--- Enunciato del problema ---
Ricopia senza alcuna modifica il tratto dei record che va dalla riga contenente "MATR1XCoin꧁IP꧂</a> performance at" fino alla riga contenente "2017 Wacky Packages", entrambe incluse, e lascia fuori le immagini.

--- Dati archiviati ---
########

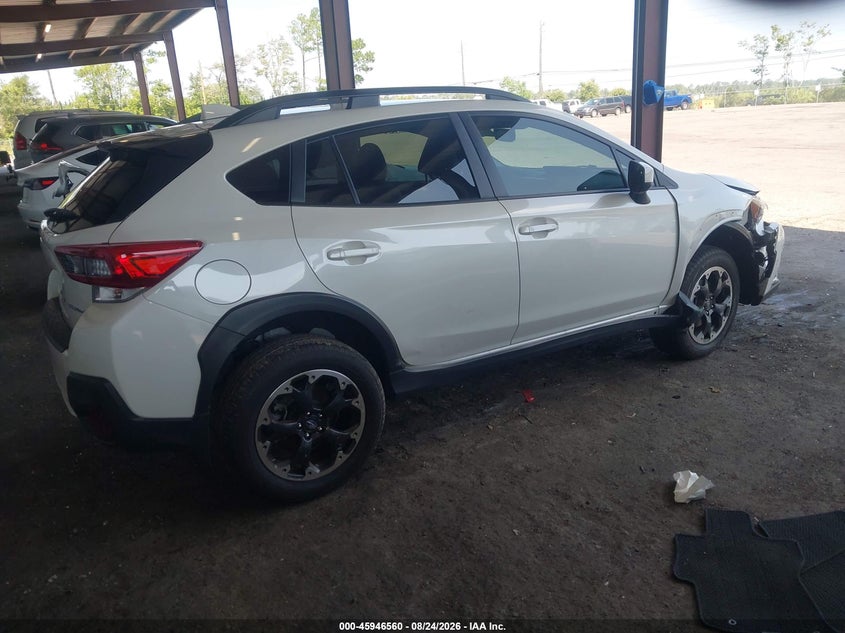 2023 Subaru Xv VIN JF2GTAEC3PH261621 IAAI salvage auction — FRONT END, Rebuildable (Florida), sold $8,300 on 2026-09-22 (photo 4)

########

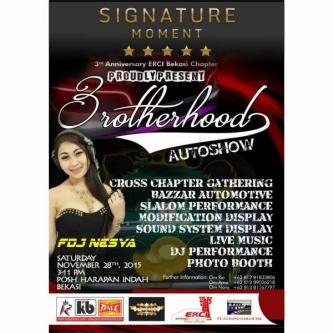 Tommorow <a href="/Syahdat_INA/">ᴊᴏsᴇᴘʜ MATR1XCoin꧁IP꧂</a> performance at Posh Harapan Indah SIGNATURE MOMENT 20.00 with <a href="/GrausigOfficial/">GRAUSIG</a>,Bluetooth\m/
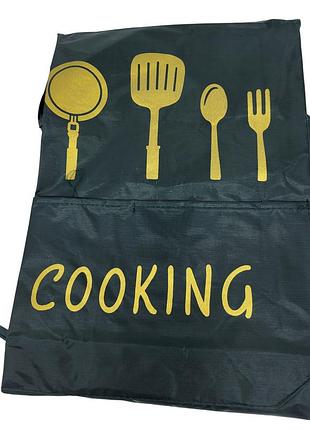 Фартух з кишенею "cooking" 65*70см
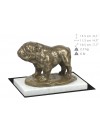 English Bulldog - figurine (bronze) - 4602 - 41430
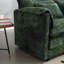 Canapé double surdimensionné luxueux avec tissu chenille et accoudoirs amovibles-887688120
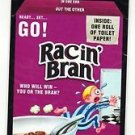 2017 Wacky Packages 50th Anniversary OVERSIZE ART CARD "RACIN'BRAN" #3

########

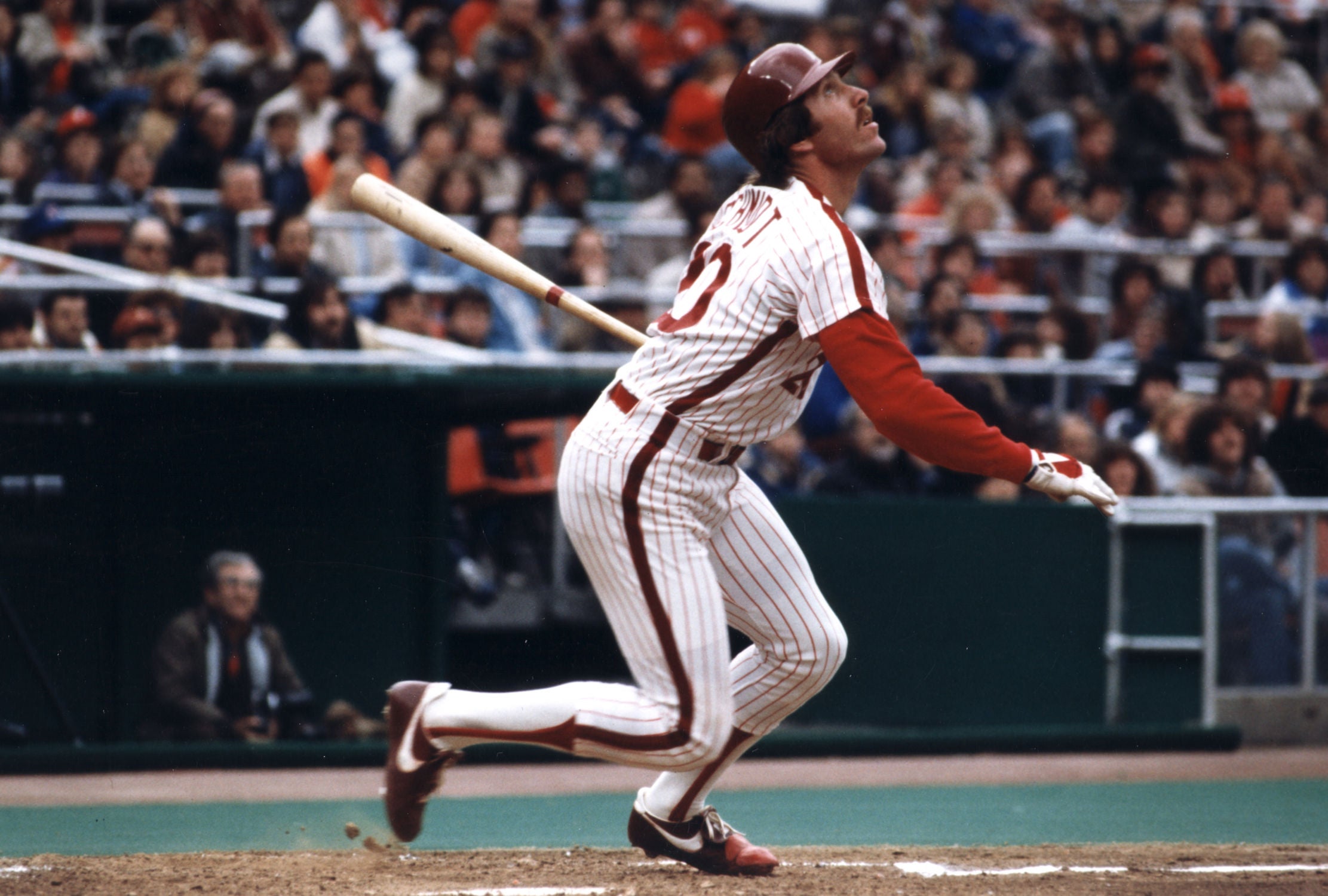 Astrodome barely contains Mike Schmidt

########

--- Soluzione del problema ---
 Tommorow <a href="/Syahdat_INA/">ᴊᴏsᴇᴘʜ MATR1XCoin꧁IP꧂</a> performance at Posh Harapan Indah SIGNATURE MOMENT 20.00 with <a href="/GrausigOfficial/">GRAUSIG</a>,Bluetooth\m/
 Фартух з кишенею "cooking" 65*70см
 English Bulldog - figurine (bronze) - 4602 - 41430
 Canapé double surdimensionné luxueux avec tissu chenille et accoudoirs amovibles-887688120
 2017 Wacky Packages 50th Anniversary OVERSIZE ART CARD "RACIN'BRAN" #3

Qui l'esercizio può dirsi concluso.